• [TASK REQUIREMENTS]: Arrange every line of the items below as a numbered list, leaving out the blank lines.

Excerpt from a dataset
····················
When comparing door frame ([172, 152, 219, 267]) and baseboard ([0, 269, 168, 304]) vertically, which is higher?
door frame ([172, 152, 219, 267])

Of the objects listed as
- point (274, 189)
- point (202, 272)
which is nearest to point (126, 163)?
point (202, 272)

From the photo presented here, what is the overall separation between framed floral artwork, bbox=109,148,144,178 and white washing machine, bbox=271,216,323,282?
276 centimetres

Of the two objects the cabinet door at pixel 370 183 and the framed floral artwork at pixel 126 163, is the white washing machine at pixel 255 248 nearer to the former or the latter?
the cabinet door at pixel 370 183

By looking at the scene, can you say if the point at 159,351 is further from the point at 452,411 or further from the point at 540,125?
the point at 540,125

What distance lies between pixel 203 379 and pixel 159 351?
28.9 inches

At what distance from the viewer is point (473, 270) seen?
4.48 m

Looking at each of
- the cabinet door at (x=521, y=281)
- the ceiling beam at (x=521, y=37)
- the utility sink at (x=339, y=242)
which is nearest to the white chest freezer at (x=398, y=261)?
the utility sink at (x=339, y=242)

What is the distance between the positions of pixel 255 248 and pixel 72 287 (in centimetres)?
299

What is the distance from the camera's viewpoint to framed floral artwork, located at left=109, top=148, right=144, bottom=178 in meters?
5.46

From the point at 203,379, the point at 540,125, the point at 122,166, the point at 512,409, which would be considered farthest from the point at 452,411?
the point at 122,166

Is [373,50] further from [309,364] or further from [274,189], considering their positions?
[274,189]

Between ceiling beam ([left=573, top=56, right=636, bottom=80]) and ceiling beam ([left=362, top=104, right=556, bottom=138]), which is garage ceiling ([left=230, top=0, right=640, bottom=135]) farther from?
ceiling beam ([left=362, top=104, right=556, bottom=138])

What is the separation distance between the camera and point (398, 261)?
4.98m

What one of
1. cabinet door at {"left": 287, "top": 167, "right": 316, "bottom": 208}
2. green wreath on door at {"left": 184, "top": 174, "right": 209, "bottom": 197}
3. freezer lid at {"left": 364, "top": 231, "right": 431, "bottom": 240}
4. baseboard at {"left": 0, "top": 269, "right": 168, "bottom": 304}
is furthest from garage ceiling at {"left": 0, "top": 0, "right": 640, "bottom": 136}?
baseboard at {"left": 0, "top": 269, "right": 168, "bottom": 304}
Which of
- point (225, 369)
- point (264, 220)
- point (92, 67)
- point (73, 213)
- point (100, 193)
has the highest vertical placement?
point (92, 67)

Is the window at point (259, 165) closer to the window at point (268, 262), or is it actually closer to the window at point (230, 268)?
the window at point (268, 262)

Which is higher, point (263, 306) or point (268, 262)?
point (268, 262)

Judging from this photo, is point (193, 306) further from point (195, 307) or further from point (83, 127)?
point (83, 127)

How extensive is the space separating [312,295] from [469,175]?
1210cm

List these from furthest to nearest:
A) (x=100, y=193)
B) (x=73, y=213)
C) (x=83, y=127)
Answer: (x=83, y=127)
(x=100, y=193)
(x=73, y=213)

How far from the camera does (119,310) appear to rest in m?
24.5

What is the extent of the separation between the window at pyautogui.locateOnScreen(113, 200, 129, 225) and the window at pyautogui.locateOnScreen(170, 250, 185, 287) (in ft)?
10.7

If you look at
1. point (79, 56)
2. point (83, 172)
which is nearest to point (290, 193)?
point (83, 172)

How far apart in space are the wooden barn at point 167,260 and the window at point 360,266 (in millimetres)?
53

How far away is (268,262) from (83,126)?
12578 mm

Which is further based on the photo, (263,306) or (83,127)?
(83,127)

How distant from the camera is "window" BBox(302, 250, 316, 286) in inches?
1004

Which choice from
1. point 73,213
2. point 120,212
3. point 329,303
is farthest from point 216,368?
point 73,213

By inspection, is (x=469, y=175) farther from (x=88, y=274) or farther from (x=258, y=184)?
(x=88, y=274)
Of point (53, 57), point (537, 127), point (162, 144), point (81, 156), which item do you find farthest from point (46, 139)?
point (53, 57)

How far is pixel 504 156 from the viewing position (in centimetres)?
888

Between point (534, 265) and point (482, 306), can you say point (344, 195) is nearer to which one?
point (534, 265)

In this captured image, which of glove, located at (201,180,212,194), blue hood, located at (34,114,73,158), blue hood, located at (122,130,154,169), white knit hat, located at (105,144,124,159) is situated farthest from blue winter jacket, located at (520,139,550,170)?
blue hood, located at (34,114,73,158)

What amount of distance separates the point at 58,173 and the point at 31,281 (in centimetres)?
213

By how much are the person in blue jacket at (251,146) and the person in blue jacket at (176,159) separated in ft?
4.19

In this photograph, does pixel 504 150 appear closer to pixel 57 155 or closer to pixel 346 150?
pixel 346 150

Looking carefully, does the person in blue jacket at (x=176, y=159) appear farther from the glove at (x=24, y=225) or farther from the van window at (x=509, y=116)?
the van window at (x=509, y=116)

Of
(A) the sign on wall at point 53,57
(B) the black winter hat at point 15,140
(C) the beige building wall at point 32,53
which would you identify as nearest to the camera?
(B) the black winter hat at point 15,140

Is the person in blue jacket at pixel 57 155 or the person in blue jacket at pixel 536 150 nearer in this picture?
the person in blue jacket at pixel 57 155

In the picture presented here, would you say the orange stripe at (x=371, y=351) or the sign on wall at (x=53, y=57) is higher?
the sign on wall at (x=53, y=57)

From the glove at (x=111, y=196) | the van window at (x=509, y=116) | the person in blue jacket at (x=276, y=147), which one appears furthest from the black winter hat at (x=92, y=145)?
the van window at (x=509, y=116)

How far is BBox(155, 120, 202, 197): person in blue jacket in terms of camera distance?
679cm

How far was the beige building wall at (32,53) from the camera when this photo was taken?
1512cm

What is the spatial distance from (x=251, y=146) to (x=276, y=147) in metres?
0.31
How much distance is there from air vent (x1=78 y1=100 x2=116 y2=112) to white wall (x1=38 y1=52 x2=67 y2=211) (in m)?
····················
• [REPLY TO THE EXERCISE]:
1. When comparing door frame ([172, 152, 219, 267]) and baseboard ([0, 269, 168, 304]) vertically, which is higher?
2. door frame ([172, 152, 219, 267])
3. Of the objects listed as
4. - point (274, 189)
5. - point (202, 272)
6. which is nearest to point (126, 163)?
7. point (202, 272)
8. From the photo presented here, what is the overall separation between framed floral artwork, bbox=109,148,144,178 and white washing machine, bbox=271,216,323,282?
9. 276 centimetres
10. Of the two objects the cabinet door at pixel 370 183 and the framed floral artwork at pixel 126 163, is the white washing machine at pixel 255 248 nearer to the former or the latter?
11. the cabinet door at pixel 370 183
12. By looking at the scene, can you say if the point at 159,351 is further from the point at 452,411 or further from the point at 540,125?
13. the point at 540,125
14. What distance lies between pixel 203 379 and pixel 159 351?
15. 28.9 inches
16. At what distance from the viewer is point (473, 270) seen?
17. 4.48 m
18. Looking at each of
19. - the cabinet door at (x=521, y=281)
20. - the ceiling beam at (x=521, y=37)
21. - the utility sink at (x=339, y=242)
22. which is nearest to the white chest freezer at (x=398, y=261)?
23. the utility sink at (x=339, y=242)
24. What is the distance between the positions of pixel 255 248 and pixel 72 287 (in centimetres)?
25. 299
26. What is the distance from the camera's viewpoint to framed floral artwork, located at left=109, top=148, right=144, bottom=178 in meters?
27. 5.46
28. From the point at 203,379, the point at 540,125, the point at 122,166, the point at 512,409, which would be considered farthest from the point at 452,411?
29. the point at 122,166
30. Is [373,50] further from [309,364] or further from [274,189], considering their positions?
31. [274,189]
32. Between ceiling beam ([left=573, top=56, right=636, bottom=80]) and ceiling beam ([left=362, top=104, right=556, bottom=138]), which is garage ceiling ([left=230, top=0, right=640, bottom=135]) farther from?
33. ceiling beam ([left=362, top=104, right=556, bottom=138])
34. What is the separation distance between the camera and point (398, 261)?
35. 4.98m
36. What one of
37. 1. cabinet door at {"left": 287, "top": 167, "right": 316, "bottom": 208}
38. 2. green wreath on door at {"left": 184, "top": 174, "right": 209, "bottom": 197}
39. 3. freezer lid at {"left": 364, "top": 231, "right": 431, "bottom": 240}
40. 4. baseboard at {"left": 0, "top": 269, "right": 168, "bottom": 304}
41. is furthest from garage ceiling at {"left": 0, "top": 0, "right": 640, "bottom": 136}?
42. baseboard at {"left": 0, "top": 269, "right": 168, "bottom": 304}
43. Which of
44. - point (225, 369)
45. - point (264, 220)
46. - point (92, 67)
47. - point (73, 213)
48. - point (100, 193)
49. has the highest vertical placement?
50. point (92, 67)
51. Is the window at point (259, 165) closer to the window at point (268, 262), or is it actually closer to the window at point (230, 268)?
52. the window at point (268, 262)
53. Which is higher, point (263, 306) or point (268, 262)?
54. point (268, 262)
55. Judging from this photo, is point (193, 306) further from point (195, 307) or further from point (83, 127)?
56. point (83, 127)
57. How extensive is the space separating [312,295] from [469,175]?
58. 1210cm
59. List these from furthest to nearest:
60. A) (x=100, y=193)
61. B) (x=73, y=213)
62. C) (x=83, y=127)
63. Answer: (x=83, y=127)
64. (x=100, y=193)
65. (x=73, y=213)
66. How far from the camera does (119,310) appear to rest in m?
67. 24.5
68. What is the extent of the separation between the window at pyautogui.locateOnScreen(113, 200, 129, 225) and the window at pyautogui.locateOnScreen(170, 250, 185, 287) (in ft)?
69. 10.7
70. If you look at
71. 1. point (79, 56)
72. 2. point (83, 172)
73. which is nearest to point (290, 193)?
74. point (83, 172)
75. How far apart in space are the wooden barn at point 167,260 and the window at point 360,266 (in millimetres)?
76. 53
77. How far away is (268,262) from (83,126)?
78. 12578 mm
79. Which is further based on the photo, (263,306) or (83,127)?
80. (83,127)
81. How distant from the camera is "window" BBox(302, 250, 316, 286) in inches?
82. 1004
83. Which choice from
84. 1. point 73,213
85. 2. point 120,212
86. 3. point 329,303
87. is farthest from point 216,368?
88. point 73,213
89. By inspection, is (x=469, y=175) farther from (x=88, y=274) or farther from (x=258, y=184)?
90. (x=88, y=274)
91. Of point (53, 57), point (537, 127), point (162, 144), point (81, 156), which item do you find farthest from point (46, 139)?
92. point (53, 57)
93. How far is pixel 504 156 from the viewing position (in centimetres)?
94. 888
95. Between point (534, 265) and point (482, 306), can you say point (344, 195) is nearer to which one?
96. point (534, 265)
97. In this captured image, which of glove, located at (201,180,212,194), blue hood, located at (34,114,73,158), blue hood, located at (122,130,154,169), white knit hat, located at (105,144,124,159) is situated farthest from blue winter jacket, located at (520,139,550,170)?
98. blue hood, located at (34,114,73,158)
99. What amount of distance separates the point at 58,173 and the point at 31,281 (in centimetres)?
100. 213
101. By how much are the person in blue jacket at (251,146) and the person in blue jacket at (176,159) separated in ft?
102. 4.19
103. In this photograph, does pixel 504 150 appear closer to pixel 57 155 or closer to pixel 346 150?
104. pixel 346 150
105. Looking carefully, does the person in blue jacket at (x=176, y=159) appear farther from the glove at (x=24, y=225) or farther from the van window at (x=509, y=116)?
106. the van window at (x=509, y=116)
107. Of
108. (A) the sign on wall at point 53,57
109. (B) the black winter hat at point 15,140
110. (C) the beige building wall at point 32,53
111. which would you identify as nearest to the camera?
112. (B) the black winter hat at point 15,140
113. Is the person in blue jacket at pixel 57 155 or the person in blue jacket at pixel 536 150 nearer in this picture?
114. the person in blue jacket at pixel 57 155
115. In the picture presented here, would you say the orange stripe at (x=371, y=351) or the sign on wall at (x=53, y=57) is higher?
116. the sign on wall at (x=53, y=57)
117. From the glove at (x=111, y=196) | the van window at (x=509, y=116) | the person in blue jacket at (x=276, y=147), which one appears furthest from the black winter hat at (x=92, y=145)?
118. the van window at (x=509, y=116)
119. How far is BBox(155, 120, 202, 197): person in blue jacket in terms of camera distance?
120. 679cm
121. How far was the beige building wall at (32,53) from the camera when this photo was taken?
122. 1512cm
123. What is the spatial distance from (x=251, y=146) to (x=276, y=147) in metres?
124. 0.31
125. How much distance is there from air vent (x1=78 y1=100 x2=116 y2=112) to white wall (x1=38 y1=52 x2=67 y2=211) (in m)?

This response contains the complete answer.